→ **ACTIVITY LIST**
[1] List every character from The Wizard of Oz who is named in the post below about an asexual reading of the film.
[2] Answer these questions using the post below about an asexual reading of The Wizard of Oz.
(a) What class was the final paper written for?
(b) Who wrote the article that the paper partly responds to?
(c) According to the post, how can someone read that article?

→ **TEXT BLOCK**
'''
Mmkay, so for my big final paper in my gender and film class, I did a full-blown asexual reading of The Wizard of Oz. It's written somewhat in response to an article by Alexander Doty, which was a surprisingly convincing homosexual reading that had Dorothy as a lesbian, torn between femme Glinda and butch Wicked Witch of the West. Kept thinking when I read it, though, that it'd make even more sense if Dorothy was just asexual. It's unfortunate that Doty's article isn't available on the internet (you have to get one of his books to read it), but I think you'll still get the picture.
'''
→ **RECORDED DATA**
'''
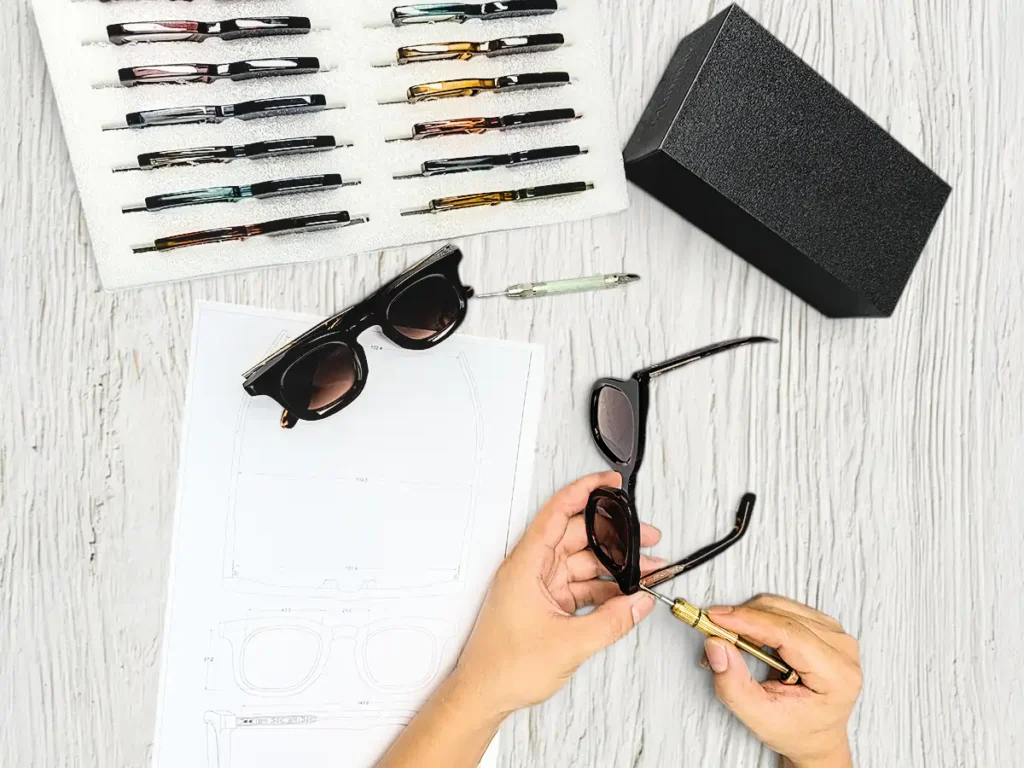 Sunglasses samples, frame components and a technical drawing reviewed during custom product development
'''
→ **ANSWERS GIVEN**
[1] Dorothy, Glinda, Wicked Witch of the West

[2]
(a) A gender and film class.
(b) Alexander Doty.
(c) By getting one of his books, because it isn't available on the internet.